BIRMINGHAM, Ala.--(BUSINESS WIRE)--Feb. 1, 2012--
Medical Properties Trust, Inc. (the "Company") (NYSE: MPW) announced
today that it priced its underwritten public offering of 20,500,000
shares of common stock (the "Offering") at $9.75 per share. The Company
has granted the underwriters a 30-day option to purchase up to 3,075,000
additional shares of common stock. The Company estimates that the net
proceeds from the Offering after underwriting discounts and commissions
and estimated offering expenses, will be approximately $189,880,000 or
approximately $218,662,000 if the underwriters' option to purchase
additional shares is exercised in full.
BofA Merrill Lynch, J.P. Morgan, Deutsche Bank Securities, KeyBanc
Capital Markets and RBC Capital Markets are acting as joint bookrunning
managers for the Offering; SunTrust Robinson Humphrey as lead manager;
and Morgan Keegan, Raymond James, JMP Securities and Stifel Nicolaus
Weisel as co-managers.
The Company intends to use the net proceeds from the Offering to fund a
portion of the consideration for the acquisition of assets from and
loans to Ernest Health, Inc. (the "Ernest Acquisition Transactions"),
which were announced yesterday, January 31, 2012. The Offering is not
conditioned on the completion of the transactions with Ernest Health,
The Offering is expected to close on February 7, 2012, subject to
customary closing conditions. All of the shares of common stock will be
issued by the Company and will be issued under the Company's currently
effective shelf registration statement on Form S-3 filed with the
Securities and Exchange Commission ("SEC").

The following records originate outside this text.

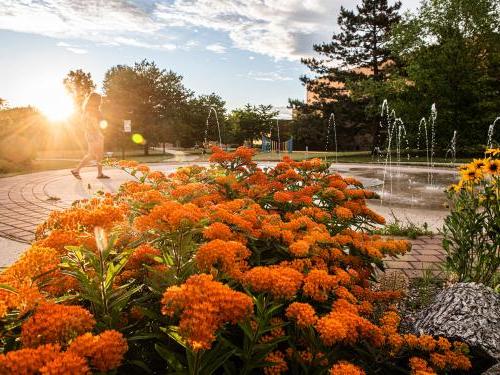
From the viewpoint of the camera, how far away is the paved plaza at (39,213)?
4242 mm

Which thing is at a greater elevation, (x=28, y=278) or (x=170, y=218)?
(x=170, y=218)

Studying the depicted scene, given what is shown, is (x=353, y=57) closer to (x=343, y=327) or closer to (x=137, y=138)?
(x=137, y=138)

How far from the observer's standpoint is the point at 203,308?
1.17 metres

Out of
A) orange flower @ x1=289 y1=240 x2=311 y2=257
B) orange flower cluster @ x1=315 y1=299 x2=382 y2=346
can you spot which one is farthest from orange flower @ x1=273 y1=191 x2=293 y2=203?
orange flower cluster @ x1=315 y1=299 x2=382 y2=346

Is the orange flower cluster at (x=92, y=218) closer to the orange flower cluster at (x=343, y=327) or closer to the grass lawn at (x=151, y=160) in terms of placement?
the orange flower cluster at (x=343, y=327)

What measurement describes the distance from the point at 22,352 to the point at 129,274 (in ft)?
2.70

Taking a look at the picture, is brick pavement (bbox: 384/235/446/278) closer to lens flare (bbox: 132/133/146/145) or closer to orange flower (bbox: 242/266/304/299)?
orange flower (bbox: 242/266/304/299)

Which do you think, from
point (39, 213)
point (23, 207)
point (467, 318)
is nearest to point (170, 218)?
point (467, 318)

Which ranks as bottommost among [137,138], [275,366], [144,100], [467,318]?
[467,318]

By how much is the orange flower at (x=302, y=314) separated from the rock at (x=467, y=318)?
129cm

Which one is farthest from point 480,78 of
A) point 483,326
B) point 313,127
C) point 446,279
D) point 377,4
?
point 483,326

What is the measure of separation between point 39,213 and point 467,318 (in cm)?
665

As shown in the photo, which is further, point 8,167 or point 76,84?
point 76,84

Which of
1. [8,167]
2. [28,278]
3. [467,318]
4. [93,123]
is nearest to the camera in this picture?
[28,278]
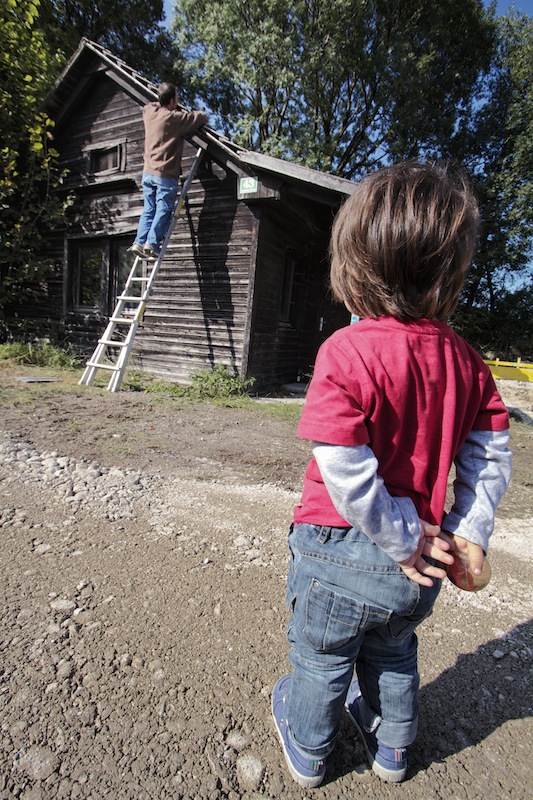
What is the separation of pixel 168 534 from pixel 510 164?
20.0 meters

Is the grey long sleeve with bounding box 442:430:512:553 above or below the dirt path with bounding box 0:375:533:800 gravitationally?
above

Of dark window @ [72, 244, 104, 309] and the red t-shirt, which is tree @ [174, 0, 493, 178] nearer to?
dark window @ [72, 244, 104, 309]

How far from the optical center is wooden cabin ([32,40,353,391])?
267 inches

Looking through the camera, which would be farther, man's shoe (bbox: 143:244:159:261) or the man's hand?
man's shoe (bbox: 143:244:159:261)

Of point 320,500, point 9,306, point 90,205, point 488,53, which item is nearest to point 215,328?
point 90,205

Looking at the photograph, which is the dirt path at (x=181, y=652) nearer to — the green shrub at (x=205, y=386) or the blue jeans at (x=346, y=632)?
the blue jeans at (x=346, y=632)

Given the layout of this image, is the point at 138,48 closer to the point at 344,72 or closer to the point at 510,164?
the point at 344,72

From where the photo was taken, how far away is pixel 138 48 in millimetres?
19625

This press release does not constitute an offer to sell or the
solicitation of an offer to buy any shares of the Company's common
stock, nor shall there be any sale of these securities in any
jurisdiction in which such an offer, solicitation, or sale would be
unlawful prior to registration or qualification under the securities
laws of any such jurisdiction. The offering may be made only by means of
a prospectus and a related prospectus supplement, which have been or
will be filed with the SEC. When available, the prospectus supplement
and accompanying base prospectus may be obtained from BofA Merrill
Lynch, 4 World Financial Center, New York, NY 10080, Attn: Prospectus
Department or by e-mail at email@example.com
or from J.P. Morgan Securities LLC, c/o Broadridge Financial Solutions,
1155 Long Island Avenue, Edgewood, NY 11717 or by visiting the EDGAR
database on the SEC's web site at www.sec.gov.
About Medical Properties Trust, Inc.
Medical Properties Trust, Inc. is a Birmingham, Alabama based
self-advised real estate investment trust formed to capitalize on the
changing trends in healthcare delivery by acquiring and developing
net-leased healthcare facilities. These facilities include inpatient
rehabilitation hospitals, long-term acute care hospitals, regional acute
care hospitals, ambulatory surgery centers and other single-discipline
healthcare facilities, such as heart hospitals and orthopedic hospitals.
The statements in this press release that are forward looking are
based on current expectations and actual results or future events may
differ materially. Words such as "expects," "believes," "anticipates,"
"intends," "will," "should" and variations of such words and similar
expressions are intended to identify such forward-looking statements.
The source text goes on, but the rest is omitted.